***** Reading passage

Frequently, however, that statement is followed by, "My budget is $20,000."

Setting Expectations for Your Influencer Marketing Results

$20,000 Out of $240 Billion

When it comes to most marketing, it's difficult to create a campaign, complete with creative time, strategic time, art direction and media buying that gets noticed on a $20,000 budget. Can you buy AdWords on Google? For sure. Can you run ads on Facebook? Of course.

But both Google and Facebook advertising are getting more complicated (therefore more staff time and a higher learning curve) and more competitive (therefore a higher cost per click and lower conversion rate).

The other challenge with a budget that size is that $20,000 feels like a lot of money to you, but it's an infinitesimally small percentage of the $240 BILLION spent in 2019 on advertising in the United States alone. You're whispering in a monsoon.

Specific Influencer Challenges on $20,000

Now consider the fact that there are three cost components to an excellent influencer marketing program.

1) The cost of the influencers themselves. This increased over 40% in 2018 and another 52% in 2019;

2) The cost of the media to boost high performing content. With influencer organic reach down to 9%, a budget to get the best content in front of the best prospects is critical.

**********
***** Entries provided

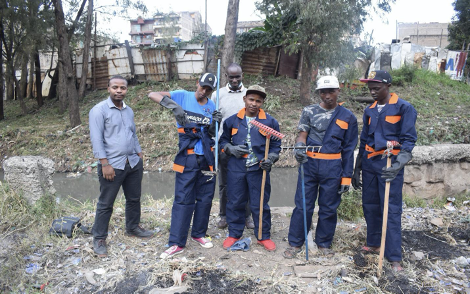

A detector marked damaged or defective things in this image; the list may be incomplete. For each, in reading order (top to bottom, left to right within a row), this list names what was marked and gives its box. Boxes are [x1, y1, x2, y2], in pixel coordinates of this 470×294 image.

rusty metal sheet [91, 56, 108, 89]
rusty metal sheet [140, 48, 177, 81]
rusty metal sheet [242, 46, 280, 75]
rusty metal sheet [278, 48, 300, 78]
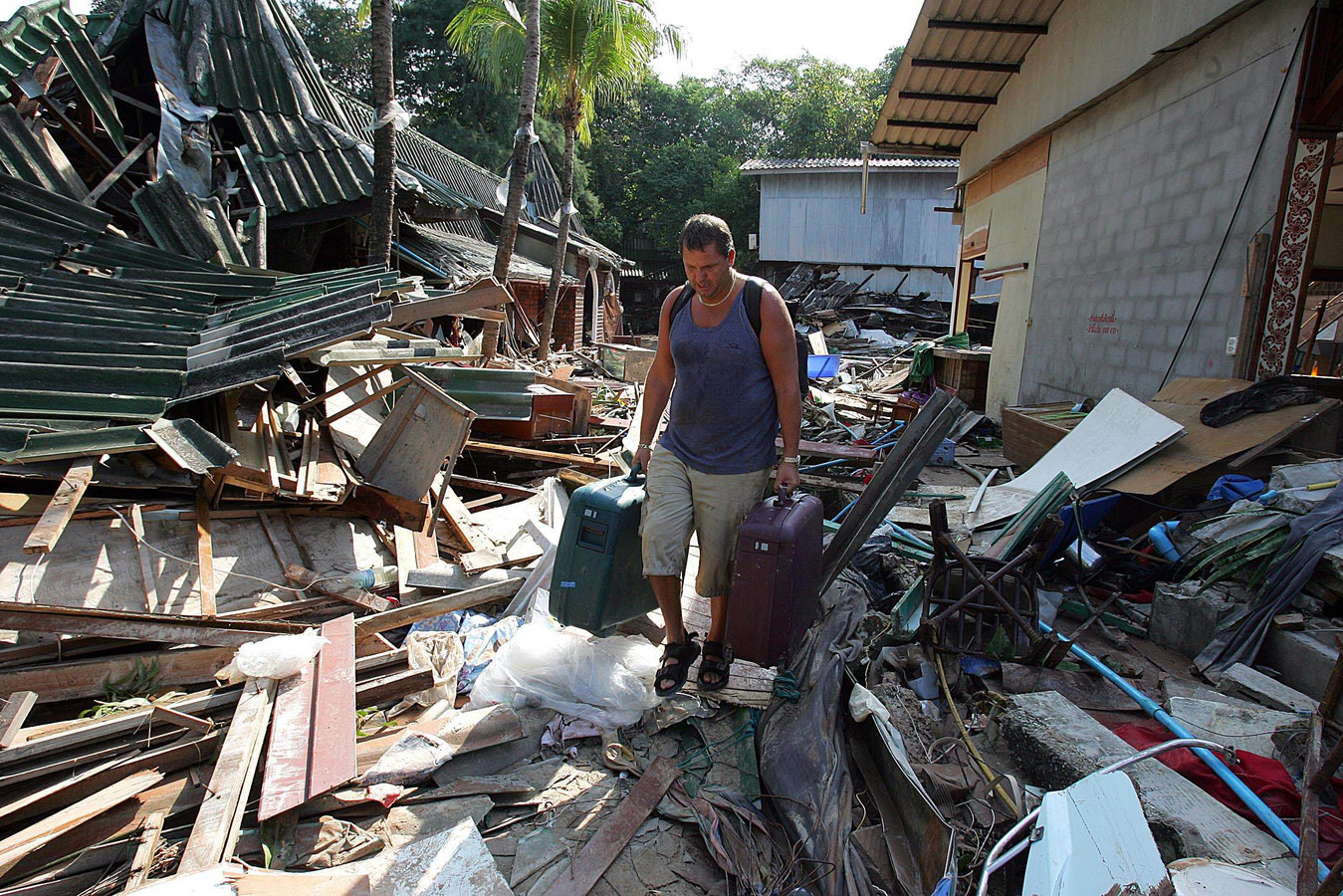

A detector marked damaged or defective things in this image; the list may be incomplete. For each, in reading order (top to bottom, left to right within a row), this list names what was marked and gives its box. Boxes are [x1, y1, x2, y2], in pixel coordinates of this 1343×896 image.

broken wooden beam [22, 462, 95, 553]
broken wooden beam [0, 693, 37, 752]
broken wooden beam [178, 679, 275, 875]
splintered wood [258, 617, 356, 821]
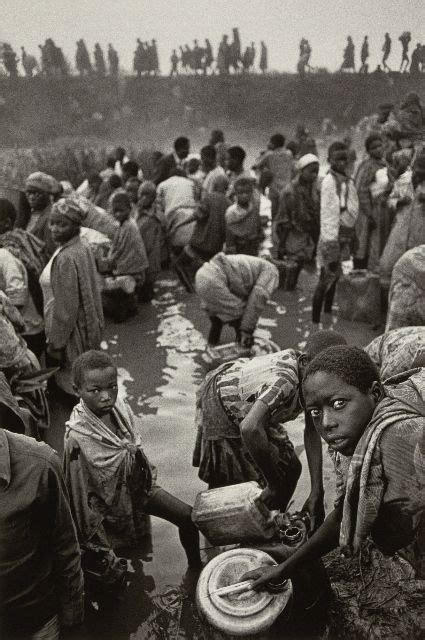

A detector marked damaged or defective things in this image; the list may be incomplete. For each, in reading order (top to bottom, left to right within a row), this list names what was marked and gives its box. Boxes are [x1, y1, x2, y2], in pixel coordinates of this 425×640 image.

tattered cloth [63, 398, 156, 548]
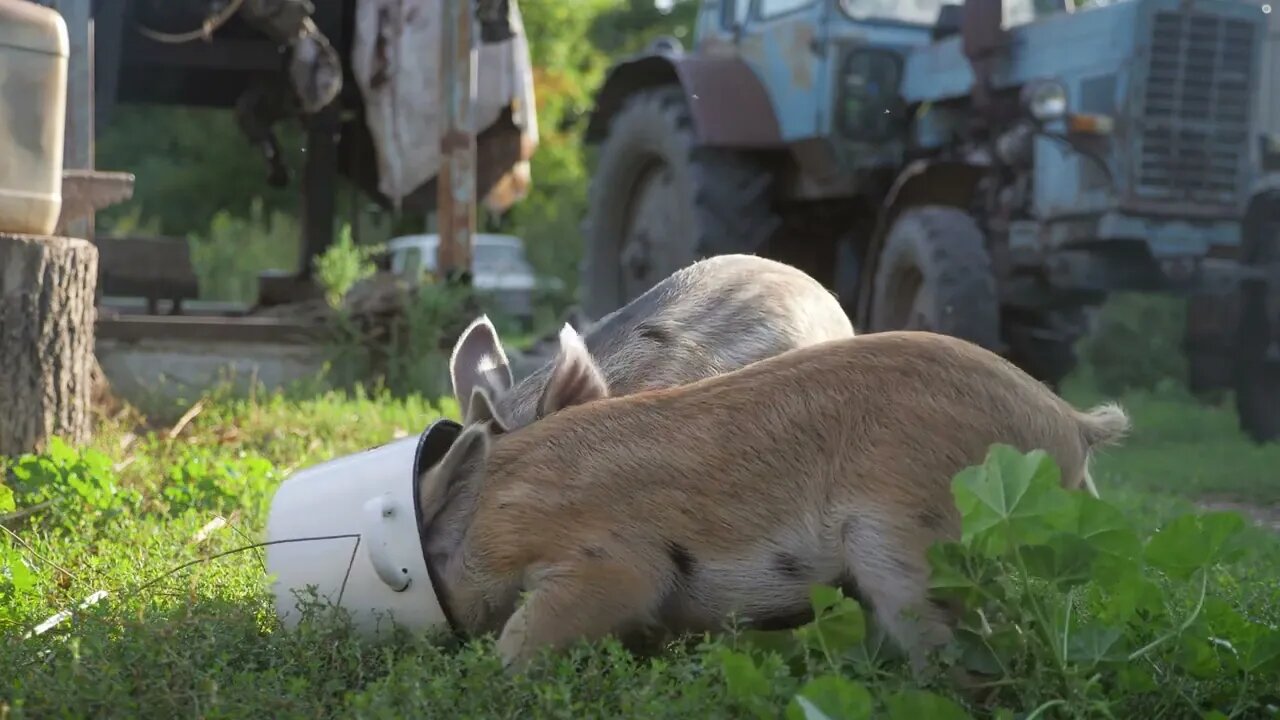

**********

## Set tasks:
1. Please list every percentage figure that appears in the influencer marketing passage.
2. Carry the influencer marketing passage forward from its final sentence.

## Outputs in order:
1. 40%, 52%, 9%

2.
3) Agency fees. An agency like Carusele can save you from overpaying influencers because of inexperience. And get you the most effective strategy, but it's one component of the cost.

With $20,000 the spend gets spread thin quickly. On a budget of $200,000, the percentage of the budget going to agency fees would drop significantly, as our effort doesn't increase in direct correlation with the budget. As a result, the brand's "cost per" declines dramatically, thereby increasing the odds of a positive ROI. In other words, efficiency increases as budgets increase.

33 Questions to Ask Your Influencer Marketing Agency

How to Consider Return On a $20,000 Budget

Before running any influencer program, get an estimate of the "cost per" at your initial testing budget as well as an estimate of what the "cost per" drops to at larger budgets.

At that point, the question for a test campaign isn't, "Did this campaign drive a positive ROI," but instead, "Would this campaign drive a positive ROI if my 'cost per' dropped to those lower levels?"

While a full discussion on ROI from influencer marketing is well beyond the scope of this blog post, this is a good way to consider the impact of a test influencer program. If you'd like to learn more about measuring influencer marketing from influencer programs, download this free guide, 25 Ways to Measure ROI from Influencer Marketing.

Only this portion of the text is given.